Last Friday, ahead of Memorial Day weekend in the U.S., about 349,000 passengers crossed the security checkpoints at airports across the country, the highest figure in two months, but 88 percent less than 2019’s Memorial Day weekend.
This summer, many American airlines have adopted a variety of precautions to minimize the danger of contagion, for example, passengers are asked to scan the boarding ticket themselves, rather than handing it over to the ground crew representative. Another step that companies are considering is eliminating the option of booking certain seats to avoid overcrowding during flights.
You have said that removing a middle seat from aircraft will “kill” airlines in the long term. So I suppose you will be filling up your planes and won’t be taking any such precautions. Is this correct?
You know, personally, I don’t think this is a necessary measure for protecting the people. We think wearing masks is a bigger issue, and we actually made it obligatory for every crew member and every passenger who boards our aircraft to wear a mask, because it protects them from others, and protects others from them.
You need to know that the air quality aboard an aircraft is about the same quality as it is in an intensive care unit of a hospital. People always think that the air quality on a plane is very poor and hazardous. That’s a misperception. If you take a tram or a coach, the difference in air quality is huge, or when you go to a supermarket, you are multiple times more exposed.
There has not been a single case, anywhere in the world, in which a patient was proven to have been infected while on an aircraft. Airlines have carried people who were infected, but they were infected prior to their journey. So, I think it’s very important to stress that even nowadays flying an aircraft is incredibly safe.
Will air tickets become more expensive due to the necessity for extra space between passengers and the lengthy process expected prior to boarding?
I actually think that air tickets will be cheaper. Since airlines will have to stimulate the market, they need to bring people back into the practice of flying. In order to do that, you have to motivate people. So, I think flying will be very cheap in the next six to 12 months. Airlines would rather sell cheap tickets than none at all.

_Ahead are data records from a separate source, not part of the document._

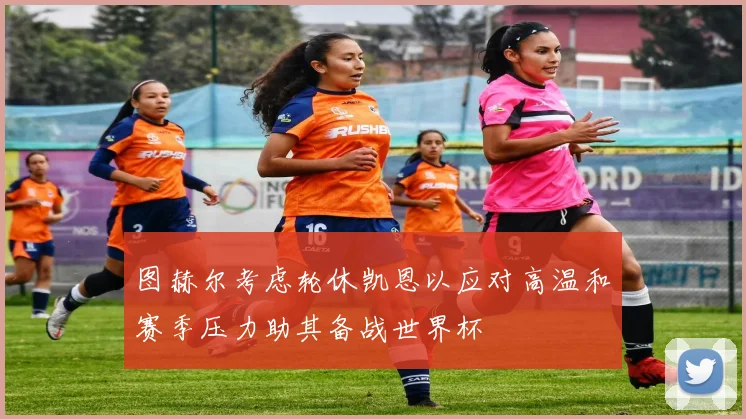 图赫尔考虑轮休凯恩以应对高温和赛季压力助其备战世界杯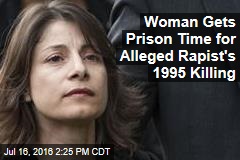 Woman Gets Prison Time for Alleged Rapist&#39;s 1995 Killing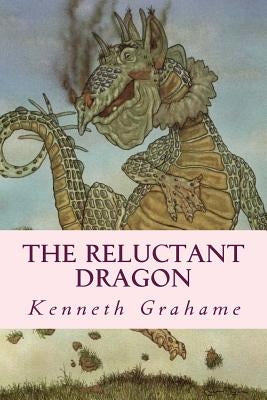 The Reluctant Dragon by Ravell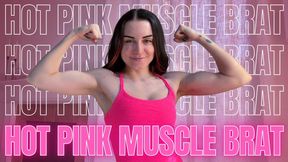 Hot Pink Muscle Brat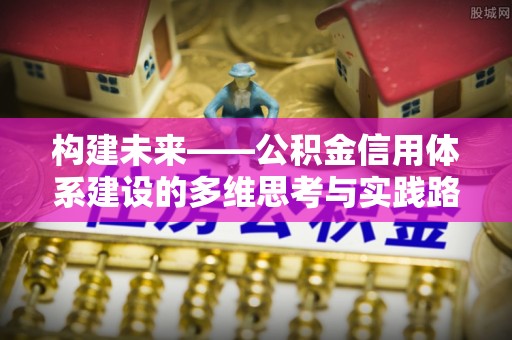 增城构建未来——公积金信用体系建设的多维思考与实践路径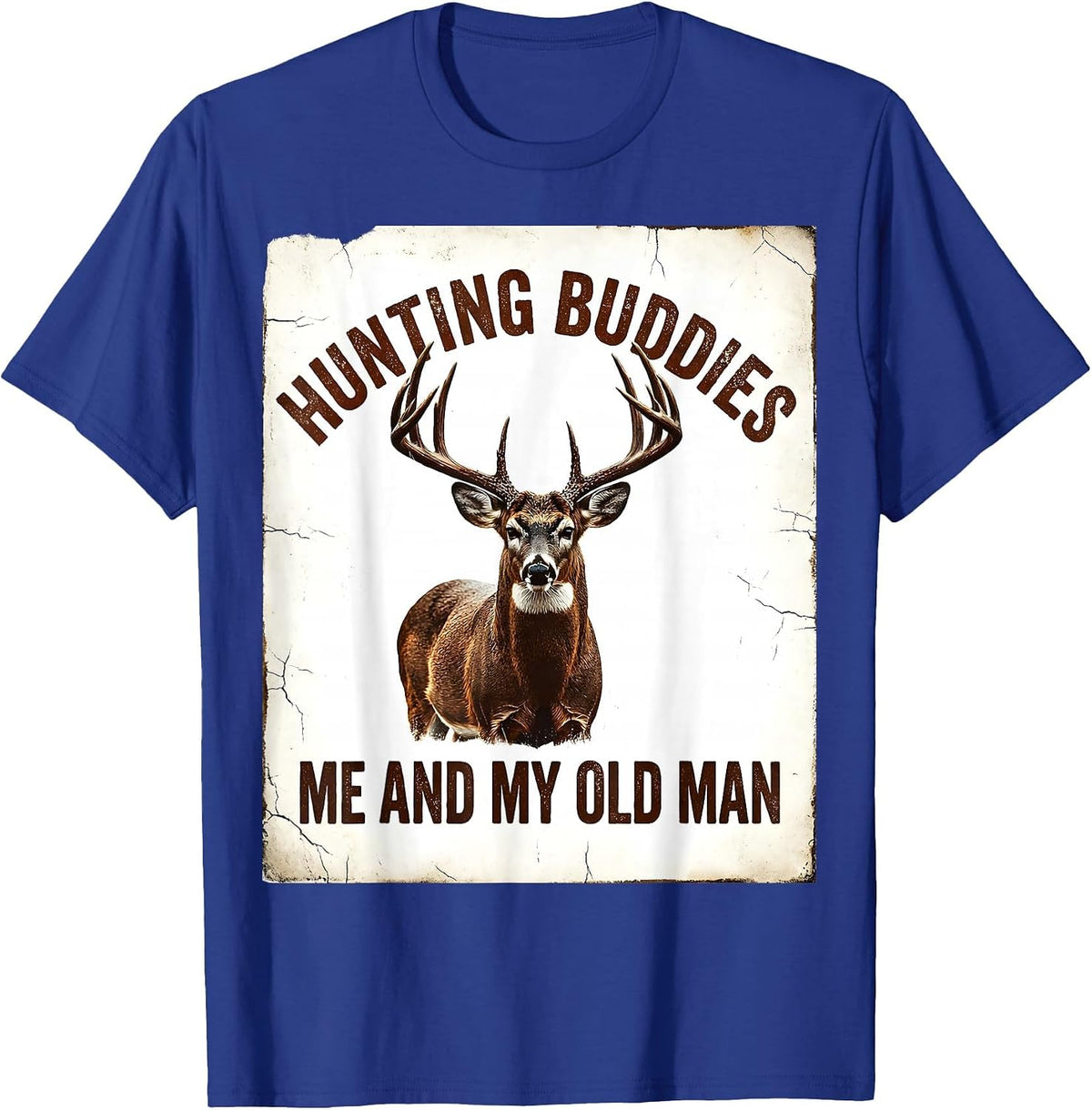 Hunting Buddies Me And My Old Man Distressed Deer Hunter T-Shirt - Royal Blue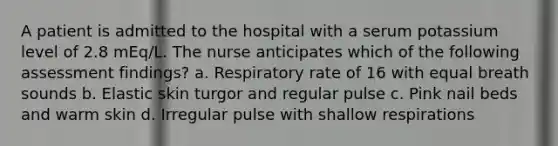 A patient is admitted to the hospital with a serum potassium level of 2.8 mEq/L. The nurse anticipates which of the following assessment findings? a. Respiratory rate of 16 with equal breath sounds b. Elastic skin turgor and regular pulse c. Pink nail beds and warm skin d. Irregular pulse with shallow respirations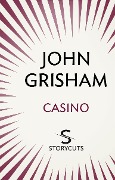 Cover-Bild zum Titel 'Casino (Storycuts)' von 'John Grisham'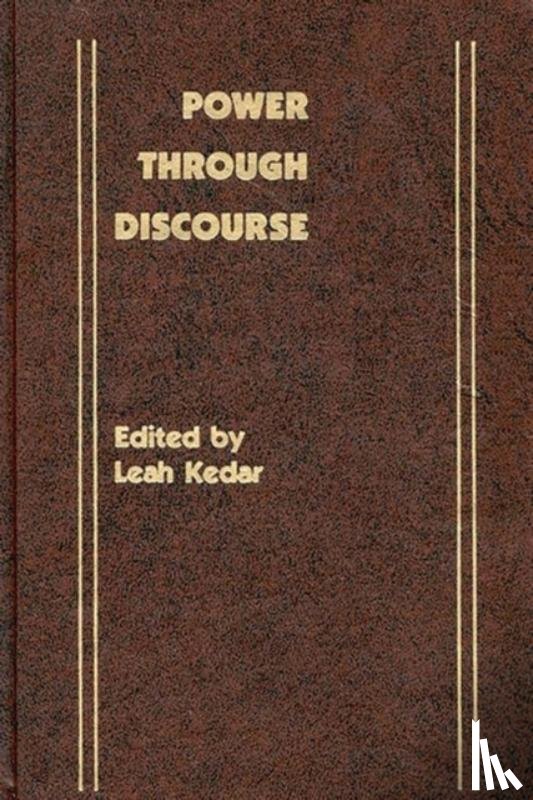 Kedar, Leah - Power Through Discourse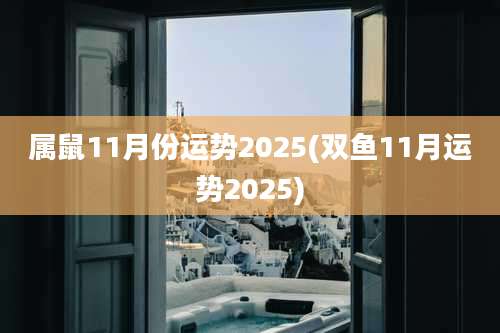 属鼠11月份运势2025(双鱼11月运势2025)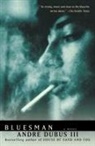 Andre Dubus - Bluesman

The problem is that not all airlines will survive this crisis. It’s going to be very financially stressful since airlines will earn hardly any revenue, but still burn through the cost of operations. To restart operations and survive, you need a lot of cash, you need a lot of liquidity. Not every airline is in the position to do so. I mean they are barely holding on by not flying, and there have been several instances of government bailouts, but once you restart again it will be very stressful for the whole industry. Only the financially strong airlines will survive this.
So, what do you think the percentage of airlines that won’t survive will be?
Personally, I think between a third and a half of the airlines in the world may go bust. That’s a very big number. If you look at the world, there are more than 3,000 commercial airlines, I think easily a thousand or more can go bust in the next 12 months.